Quite a few stories have been doing the rounds lately of how Apple dominated mobile device activations, app purchases, and starts this Christmas, most of them traceable to a report from analytics firm Flurry, entitled “Apple and Apps Dominated Christmas 2014.” And while I don’t necessarily doubt its stats, I do wonder about its conclusions.

For one thing, Flurry’s review period that provided the basis for the key claim, that 51.3 percent of device activations worldwide for the Christmas period were Apple machines, was December 19th-25th. Now, of course that is going to cover Christmas Day itself, but is that really representative of gift-receiving and present-opening habits? What about all the families struggling to sort through … well, family stuff over Boxing Day and the aftermath of Christmas? And how representative of Christmas gift-giving is the period around December 19th-20th? I’d be happier with a slightly different data set with different dates.

In particular, I suspect a lot of this is about the release cycle for the iPhone 6. For Western Europe, this came to market end September. For most of Asia, and crucially, China and India, it debuted mid-October. So I expect a lot of Apple device activation was about continuing takeup of the iPhone 6. It’ll be interesting to compare with next year’s Christmas figures to see if the pattern repeats.

More telling, though, is that surprising spike for Nokia. According to Flurry, “Microsoft (Nokia) rounded out the top three with 5.8 percent share for mostly Lumia devices.” Did Microsoft really grab such a big chunk of market share, so fast?

And we’re still left with this surprising picture that Flurry reports over 50 percent of newly switched-on devices at Christmas going to Apple while Gartner gives over 83 percent of global mobile OS market share to Android. Not least when Kantar figures for the fourth quarter of 2013 show Android as well ahead, if not streets ahead, of iOS in almost every major global market – except the U.S. Time to review those figures again, maybe?


  1. Device activations really don’t matter any more than market share where at least one market contender is offering their product at cost or nearly so. The metric that matters is the same old boring but inescapable notion of PROFIT. That’s total revenue minus total cost (TR-TC = P). The unexciting reality is that the firm that keeps P in the positive to the greatest degree and for the longest period of time prevails. There’s no good vs evil drama to be gotten from this.

  2. It may be fashionable today to bash corporations that make large profits (i.e. “the 1%) over those making small profits or none. But good sense for us as consumers may lie in a contrary direction. Sometimes a more expensive product bought from a profitable company can represent a better value in the long run.

    It’s those profits that finance the next generation of products, including an improved OS, more features, and faster but less energy demanding chips. Going for the cheapest product may put consumers on a dead end road. Because not much money is being made, a company may either leave or business or cut back on upgrades. Think all the music players of a decade ago including the Zune.

    That long-term values is what makes Apple mobile devices such a good deal. Look at my situation.

    * The iPod mini I got back in 2006 still works fine, synchs with iTunes, and plays audiobooks while I fix meals.

    * I gave the iPod touch I got new about 2008 to a nephew a couple of years ago, but I still enjoy the apps, music and ebooks I got for it.

++++++++++++++++++++

**Goals**:
1. Using the piece on Flurry's Christmas 2014 report, decide whether each statement agrees with it. Answer yes or no for each, and quote the words that settle it.
(a) Flurry's review period for its key claim was December 19th-25th.
(b) The iPhone 6 debuted in China and India at the end of September.
(c) Gartner gives over 83 percent of global mobile OS market share to Android.
2. Answer these questions from the piece on Flurry's Christmas 2014 report:
(a) What percentage of worldwide device activations for the Christmas period does Flurry say were Apple machines?
(b) What share does Flurry give Microsoft (Nokia)?
(c) What formula is given for profit?
3. Translate this sentence from the piece on Flurry's Christmas 2014 report into Spanish: "It’ll be interesting to compare with next year’s Christmas figures to see if the pattern repeats."
The records play no part in this work.

++++++++++++++++++++

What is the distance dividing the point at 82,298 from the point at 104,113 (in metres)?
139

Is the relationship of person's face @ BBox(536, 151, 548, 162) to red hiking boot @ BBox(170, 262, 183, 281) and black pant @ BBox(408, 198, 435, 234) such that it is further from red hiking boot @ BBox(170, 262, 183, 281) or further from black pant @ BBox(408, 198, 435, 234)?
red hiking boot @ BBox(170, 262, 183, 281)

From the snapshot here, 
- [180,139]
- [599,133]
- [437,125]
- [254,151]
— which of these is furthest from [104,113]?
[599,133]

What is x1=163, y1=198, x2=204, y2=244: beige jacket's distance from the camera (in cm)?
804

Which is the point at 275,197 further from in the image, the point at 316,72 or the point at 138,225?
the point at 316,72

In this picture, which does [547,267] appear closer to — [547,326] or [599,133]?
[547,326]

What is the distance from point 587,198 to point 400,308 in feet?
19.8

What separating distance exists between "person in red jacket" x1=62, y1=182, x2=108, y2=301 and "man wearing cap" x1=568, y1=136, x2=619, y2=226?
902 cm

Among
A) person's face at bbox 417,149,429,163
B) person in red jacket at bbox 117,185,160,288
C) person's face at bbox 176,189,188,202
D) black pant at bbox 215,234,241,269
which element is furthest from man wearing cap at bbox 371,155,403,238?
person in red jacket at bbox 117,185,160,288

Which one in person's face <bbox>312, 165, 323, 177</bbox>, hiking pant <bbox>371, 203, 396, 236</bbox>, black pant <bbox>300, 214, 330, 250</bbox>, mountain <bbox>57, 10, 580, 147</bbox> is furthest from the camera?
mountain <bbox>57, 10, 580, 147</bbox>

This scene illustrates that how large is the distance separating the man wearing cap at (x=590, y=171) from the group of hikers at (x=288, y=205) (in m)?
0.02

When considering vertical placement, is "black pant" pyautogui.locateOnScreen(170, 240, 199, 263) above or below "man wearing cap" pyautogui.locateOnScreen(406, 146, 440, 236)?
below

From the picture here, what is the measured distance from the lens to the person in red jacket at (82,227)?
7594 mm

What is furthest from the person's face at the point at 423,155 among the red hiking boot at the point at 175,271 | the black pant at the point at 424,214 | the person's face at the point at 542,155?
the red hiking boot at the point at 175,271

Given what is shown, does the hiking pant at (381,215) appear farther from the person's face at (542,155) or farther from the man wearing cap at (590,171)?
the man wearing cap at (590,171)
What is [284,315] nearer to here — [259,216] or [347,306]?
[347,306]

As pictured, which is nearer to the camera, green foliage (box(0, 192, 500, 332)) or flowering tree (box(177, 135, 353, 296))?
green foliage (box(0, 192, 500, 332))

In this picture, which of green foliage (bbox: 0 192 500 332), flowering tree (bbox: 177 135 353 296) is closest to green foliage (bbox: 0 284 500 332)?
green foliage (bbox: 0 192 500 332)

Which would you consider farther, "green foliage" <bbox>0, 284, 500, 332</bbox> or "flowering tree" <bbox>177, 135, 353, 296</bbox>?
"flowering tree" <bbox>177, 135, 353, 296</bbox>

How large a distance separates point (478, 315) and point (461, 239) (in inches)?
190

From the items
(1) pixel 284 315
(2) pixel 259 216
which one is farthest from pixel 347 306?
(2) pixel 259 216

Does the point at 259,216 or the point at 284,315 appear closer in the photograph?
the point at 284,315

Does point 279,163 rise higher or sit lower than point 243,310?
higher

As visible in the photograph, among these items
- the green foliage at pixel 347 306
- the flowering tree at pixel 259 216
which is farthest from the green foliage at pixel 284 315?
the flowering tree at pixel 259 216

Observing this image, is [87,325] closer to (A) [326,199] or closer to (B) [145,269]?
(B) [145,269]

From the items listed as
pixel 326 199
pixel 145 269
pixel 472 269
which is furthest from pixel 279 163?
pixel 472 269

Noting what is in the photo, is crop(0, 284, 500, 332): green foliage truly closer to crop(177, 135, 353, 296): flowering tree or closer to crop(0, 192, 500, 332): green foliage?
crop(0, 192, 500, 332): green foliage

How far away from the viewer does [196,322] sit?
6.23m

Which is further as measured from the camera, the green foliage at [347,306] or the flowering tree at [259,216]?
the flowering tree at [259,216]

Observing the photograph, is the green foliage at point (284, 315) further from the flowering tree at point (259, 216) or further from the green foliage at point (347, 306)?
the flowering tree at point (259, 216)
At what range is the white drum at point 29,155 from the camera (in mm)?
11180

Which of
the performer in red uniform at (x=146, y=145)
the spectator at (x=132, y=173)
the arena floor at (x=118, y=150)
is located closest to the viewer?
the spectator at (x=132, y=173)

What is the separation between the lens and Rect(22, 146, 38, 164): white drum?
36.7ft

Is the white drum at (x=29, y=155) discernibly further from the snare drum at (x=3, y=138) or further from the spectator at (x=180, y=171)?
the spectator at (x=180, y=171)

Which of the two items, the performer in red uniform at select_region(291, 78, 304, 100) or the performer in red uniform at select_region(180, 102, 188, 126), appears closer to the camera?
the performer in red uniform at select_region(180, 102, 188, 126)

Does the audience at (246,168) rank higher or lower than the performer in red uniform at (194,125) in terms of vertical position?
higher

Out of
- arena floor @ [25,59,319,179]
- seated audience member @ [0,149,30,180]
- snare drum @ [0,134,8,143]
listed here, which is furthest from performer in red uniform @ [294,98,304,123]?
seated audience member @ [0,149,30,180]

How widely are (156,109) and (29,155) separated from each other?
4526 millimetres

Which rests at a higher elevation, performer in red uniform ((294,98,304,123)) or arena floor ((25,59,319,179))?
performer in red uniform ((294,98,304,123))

++++++++++++++++++++

**Task answers**:
1.
(a) Yes: "Flurry’s review period that provided the basis for the key claim, that 51.3 percent of device activations worldwide for the Christmas period were Apple machines, was December 19th-25th."
(b) No: "For most of Asia, and crucially, China and India, it debuted mid-October."
(c) Yes: "Gartner gives over 83 percent of global mobile OS market share to Android."

2.
(a) 51.3 percent
(b) 5.8 percent
(c) TR-TC = P

3. Será interesante compararlo con las cifras de la Navidad del próximo año para ver si el patrón se repite.